Industry lawyers claim a list of ideas for possible amendments mooted by Byrne's officials could seriously damage businesses' health and should be strangled at birth.

One proposal calls for tougher penalties for companies that use unfair clauses in contracts to rob consumers of their rights. Another aims to make it illegal for a company anywhere in the EU to use a certain type of clause in a contract if another firm has already had that clause outlawed by any court elsewhere in the Union.

But legal experts such as Mike Pullen, a partner with London firm DLA warns that taken together, these two propositions spell danger. They warn that Byrne's plan for tougher penalties could lead to the criminalisation of firms who continue to use these outlawed terms.

This move, which would force firms to keep track of and act upon all relevant court judgements across the EU, would implicate firms, even if nobody had complained about their particular use of the clause.

If a French trader is stopped from using a clause, then it would be an offence for a UK or Dutch company to use similar clause, explains Pullen, adding that the rules would be particularly onerous for small companies which did not have access to multinationals' legal resources.

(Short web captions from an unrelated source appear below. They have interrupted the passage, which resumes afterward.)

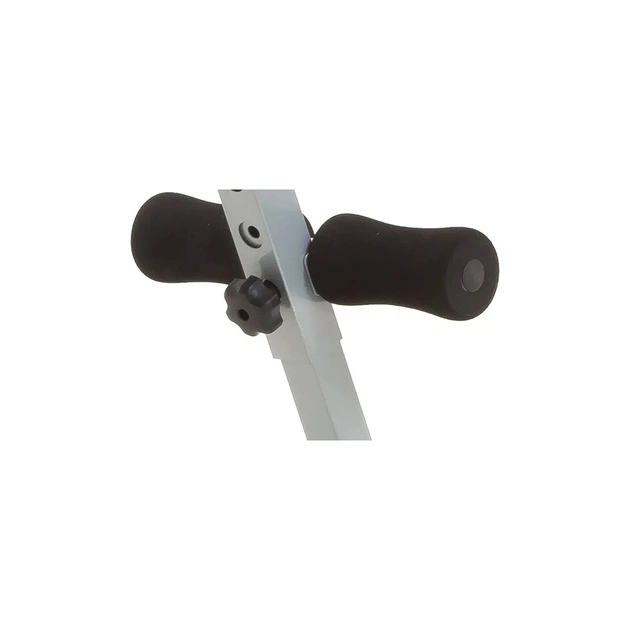 Лава атлетична Everfit для преса WBK-100 (WBK 100) (931394) - picture 3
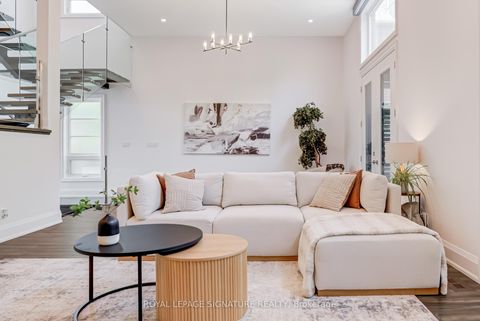 Photo 5 at 110 Evans Avenue, Mimico, Toronto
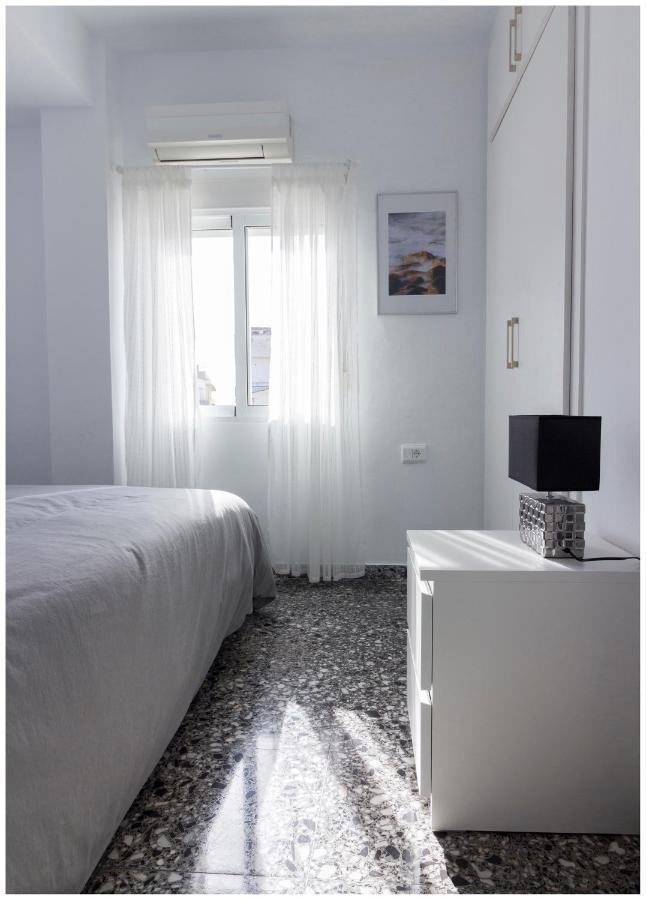 Apartamento En Centro De Moraira Buitenkant foto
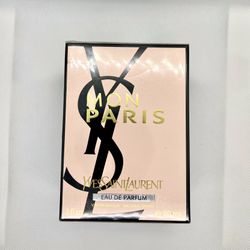 Yves Saint Laurent 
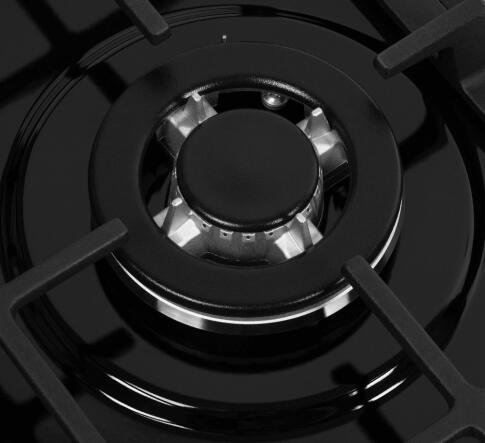 Поверхность газовая MAUNFELD EGHE.43.33CB/G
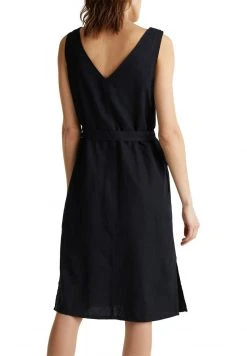Esprit LEINEN-MIX: KLEID MIT KNOPFLEISTE - Freizeitkleid - Black | Damen 16 Esprit LEINEN-MIX: KLEID MIT KNOPFLEISTE - Freizeitkleid - Black | Damen -Esprit Verkäufe 2024 ace99a57c9344c79a2ef7dc04aac98b3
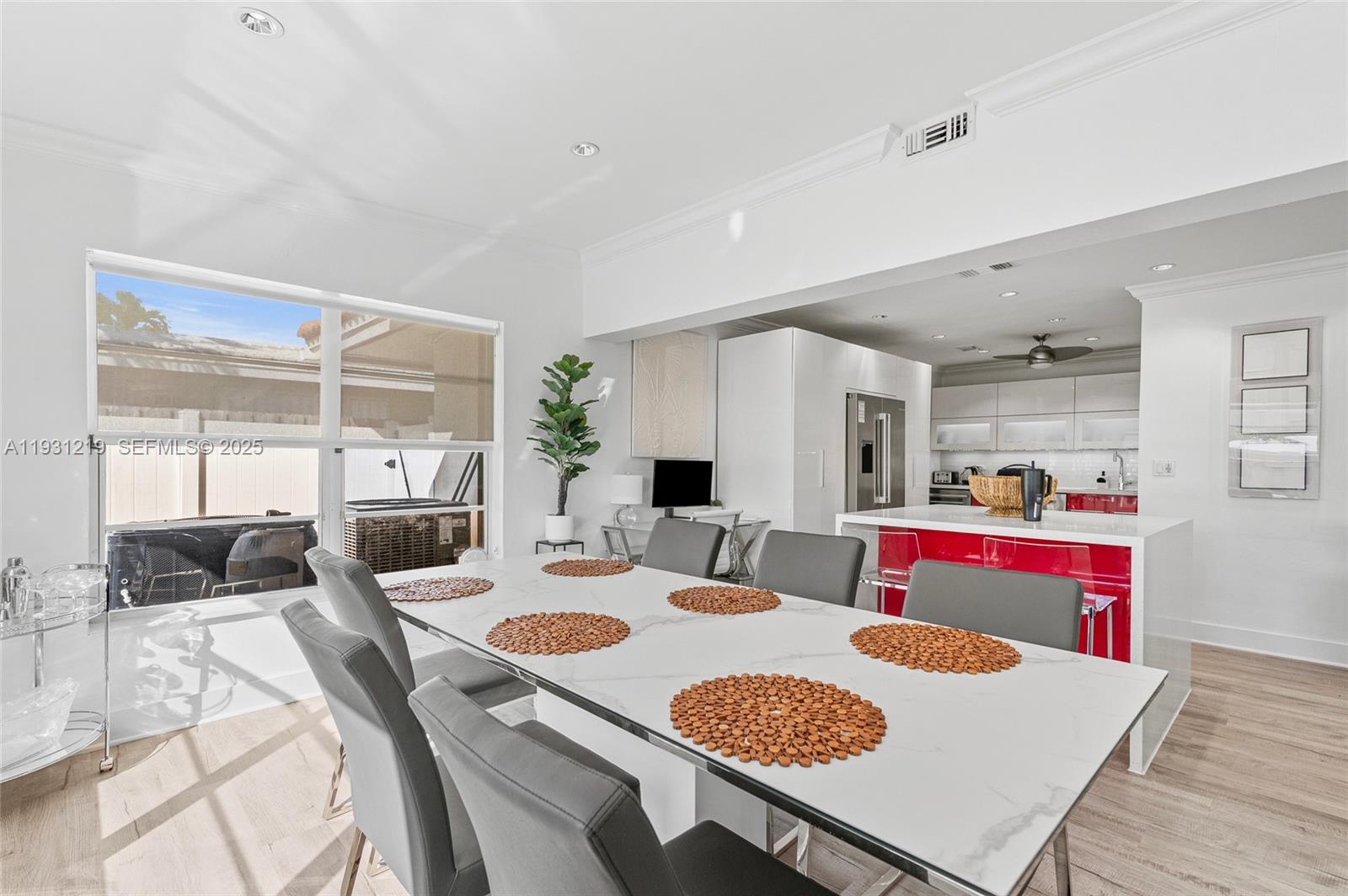 EDGEWATER ESTATES - Residential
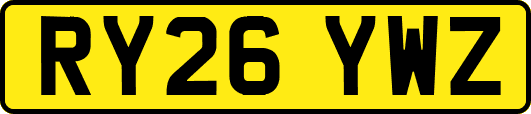 RY26YWZ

Another key issue, he says, is the way the updated directive could be used to block use of a special type of clause in a contract to dictate which courts could hear a legal dispute over a contract.

Such 'jurisdiction clauses' are used by companies to ensure legal certainty. They allow a British firm, for example, to insist that anyone buying goods from it would, in the worst-case scenario, have to fight any legal claims in an English or Scottish court. But a recent judgement of the European Court of Justice cast doubt on the use of such 'jurisdiction clauses'.

Industry fears that this 'Oceana' judgement, when linked to the unfair contract-terms directive, could quickly lead to the situation where all jurisdiction clauses are outlawed; forcing another onerous layer of legal bureaucracy upon companies.

For example, imagine a person living in Belgium who drives to a shop in Maastricht in the Netherlands. I can buy the goods, return to Belgium and decide to take the company to court because its jurisdiction clause [which says court cases would be held in the Netherlands] is unfair, said Pullen.

In stark contrast, Ursula Pachl, a legal advisor to European consumers' lobby BEUC, said the Commission's intention to toughen up its approach to unfair contracts would tilt the balance in consumers' favour although she insisted criminal measures should only be envisaged in worst-case scenario where firms had repeatedly offended.

Moreover, she also urged the Commission to follow-up on its suggestion that judges could 'ex officio' challenge the legality of a contract clause in a court case, even if the plaintiffs had not made a direct reference to it in a court case. That would help matters, she said.